[Start ARTICLE]

Stern has enjoyed collaborations with many international stage directors. Stern is a frequent guest around the globe with symphonic and chamber orchestras. He is regularly invited to the Vienna Chamber Orchestra, the Swedish Chamber Orchestra, the Shanghai and Guangzhou Symphonies, the China Philharmonic, the New Russian Symphony, the National Orchestra of Mexico, and has had recent appearances with the Vienna Symphony and the Hong Kong Philharmonic.

Since launching the Aix Festival Academy in 1998, David Stern has been committed to developing young voices. He created Opera Fuoco in 2003 as a platform to train young French singers in repertoire ranging from Monteverdi to John Cage, combining both an opera studio offering regular master classes and an opera company producing and co-producing larger concertante and staged productions. As artistic advisor of the Shanghai Baroque Festival, he involves singers from the Shanghai Conservatory and the Opera Fuoco Studio, and he works regularly with the Young Artist Programs in Palm Beach and Crested Butte, Colorado.

Stern received his Bachelor of Arts from Yale and his Masters of Music from the Juilliard School. He resides in Paris with his wife and two daughters.

Dona D. Vaughn
Director
Tyler Micoleau*
Lighting Designer

Tyler has designed the lighting for hundreds of live productions including plays, opera, dance, movement-theatre, multi-media performance and puppetry. He is a native of Portland, Maine but has resided in Brooklyn for the last twenty four years.

[End ARTICLE]
[Start EXTRACTED RECORDS]

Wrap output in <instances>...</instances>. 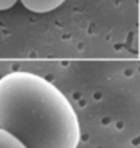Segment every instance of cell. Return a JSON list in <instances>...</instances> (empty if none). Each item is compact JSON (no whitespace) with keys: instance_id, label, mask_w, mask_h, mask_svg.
I'll list each match as a JSON object with an SVG mask.
<instances>
[{"instance_id":"1","label":"cell","mask_w":140,"mask_h":148,"mask_svg":"<svg viewBox=\"0 0 140 148\" xmlns=\"http://www.w3.org/2000/svg\"><path fill=\"white\" fill-rule=\"evenodd\" d=\"M0 128L26 148H78L79 117L69 99L34 72L0 77Z\"/></svg>"},{"instance_id":"2","label":"cell","mask_w":140,"mask_h":148,"mask_svg":"<svg viewBox=\"0 0 140 148\" xmlns=\"http://www.w3.org/2000/svg\"><path fill=\"white\" fill-rule=\"evenodd\" d=\"M29 11L36 14H46L59 8L65 0H21Z\"/></svg>"},{"instance_id":"3","label":"cell","mask_w":140,"mask_h":148,"mask_svg":"<svg viewBox=\"0 0 140 148\" xmlns=\"http://www.w3.org/2000/svg\"><path fill=\"white\" fill-rule=\"evenodd\" d=\"M0 148H26V145L14 135L0 128Z\"/></svg>"},{"instance_id":"4","label":"cell","mask_w":140,"mask_h":148,"mask_svg":"<svg viewBox=\"0 0 140 148\" xmlns=\"http://www.w3.org/2000/svg\"><path fill=\"white\" fill-rule=\"evenodd\" d=\"M18 0H0V11H5V10H10L11 7L16 4Z\"/></svg>"}]
</instances>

[End EXTRACTED RECORDS]

# EXERCISE OBJECTIVE
According to the artist biographies, in what year did David Stern create Opera Fuoco?

# ANSWER TO THIS EXERCISE
2003